Aim → Can you copy out, word for word and with nothing else, the rows that start at the line containing "Observing this scene" and end at the last line of the rows?

Record excerpts →
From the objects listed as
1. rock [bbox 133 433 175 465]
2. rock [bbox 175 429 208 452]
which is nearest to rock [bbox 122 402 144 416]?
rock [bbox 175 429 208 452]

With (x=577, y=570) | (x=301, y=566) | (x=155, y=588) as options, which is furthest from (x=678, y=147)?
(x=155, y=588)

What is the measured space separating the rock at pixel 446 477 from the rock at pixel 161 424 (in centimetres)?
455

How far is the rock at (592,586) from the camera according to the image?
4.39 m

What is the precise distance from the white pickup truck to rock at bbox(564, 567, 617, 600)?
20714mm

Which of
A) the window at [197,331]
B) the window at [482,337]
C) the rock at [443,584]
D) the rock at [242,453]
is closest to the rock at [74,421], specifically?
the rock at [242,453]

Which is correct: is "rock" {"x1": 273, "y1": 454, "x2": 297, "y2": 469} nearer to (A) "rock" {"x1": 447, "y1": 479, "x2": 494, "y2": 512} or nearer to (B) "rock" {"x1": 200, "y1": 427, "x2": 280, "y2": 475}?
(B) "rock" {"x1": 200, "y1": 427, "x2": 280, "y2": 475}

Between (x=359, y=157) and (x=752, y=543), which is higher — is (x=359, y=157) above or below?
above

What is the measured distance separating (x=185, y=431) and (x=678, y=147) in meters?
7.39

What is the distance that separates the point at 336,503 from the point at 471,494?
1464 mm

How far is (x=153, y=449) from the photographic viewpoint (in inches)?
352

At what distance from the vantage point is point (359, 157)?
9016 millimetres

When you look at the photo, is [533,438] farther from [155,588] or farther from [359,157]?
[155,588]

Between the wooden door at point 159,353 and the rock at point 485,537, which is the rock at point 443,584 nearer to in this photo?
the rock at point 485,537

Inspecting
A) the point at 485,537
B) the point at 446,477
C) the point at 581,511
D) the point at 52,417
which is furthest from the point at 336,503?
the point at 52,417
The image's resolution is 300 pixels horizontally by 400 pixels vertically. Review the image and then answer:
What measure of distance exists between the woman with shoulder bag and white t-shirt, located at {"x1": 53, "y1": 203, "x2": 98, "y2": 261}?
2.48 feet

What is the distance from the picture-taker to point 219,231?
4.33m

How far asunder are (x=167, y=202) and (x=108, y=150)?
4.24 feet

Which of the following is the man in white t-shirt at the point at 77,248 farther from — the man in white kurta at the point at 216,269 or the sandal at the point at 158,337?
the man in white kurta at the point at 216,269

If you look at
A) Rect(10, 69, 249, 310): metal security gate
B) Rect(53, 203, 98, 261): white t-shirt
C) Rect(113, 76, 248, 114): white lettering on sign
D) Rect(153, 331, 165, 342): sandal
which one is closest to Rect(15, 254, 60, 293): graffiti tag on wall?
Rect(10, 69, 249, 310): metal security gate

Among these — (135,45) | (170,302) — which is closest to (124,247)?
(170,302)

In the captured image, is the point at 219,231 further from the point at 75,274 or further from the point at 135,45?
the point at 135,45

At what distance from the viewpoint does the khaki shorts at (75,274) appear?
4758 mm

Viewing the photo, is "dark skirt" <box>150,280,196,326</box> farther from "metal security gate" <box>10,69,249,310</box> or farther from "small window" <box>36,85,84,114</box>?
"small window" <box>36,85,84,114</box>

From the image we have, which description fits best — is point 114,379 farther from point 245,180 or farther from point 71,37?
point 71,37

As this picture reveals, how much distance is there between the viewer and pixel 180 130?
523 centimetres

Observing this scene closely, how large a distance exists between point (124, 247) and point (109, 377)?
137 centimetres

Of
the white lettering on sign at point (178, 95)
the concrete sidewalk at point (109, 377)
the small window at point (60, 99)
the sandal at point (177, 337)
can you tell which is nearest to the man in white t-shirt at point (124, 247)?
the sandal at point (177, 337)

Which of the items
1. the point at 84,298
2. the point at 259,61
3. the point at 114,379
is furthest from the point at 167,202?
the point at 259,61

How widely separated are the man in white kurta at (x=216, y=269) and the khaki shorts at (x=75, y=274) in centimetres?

Answer →
Observing this scene closely, how large a distance exists between point (124, 247) and point (109, 377)?
137 centimetres

Of
the white lettering on sign at point (178, 95)
the concrete sidewalk at point (109, 377)
the small window at point (60, 99)
the sandal at point (177, 337)
can you tell which is nearest to the man in white t-shirt at point (124, 247)?
the sandal at point (177, 337)

Which of the items
1. the point at 84,298
2. the point at 259,61
3. the point at 114,379
is furthest from the point at 167,202?
the point at 259,61

How widely separated are the man in white kurta at (x=216, y=269) and the khaki shorts at (x=75, y=274) in centimetres?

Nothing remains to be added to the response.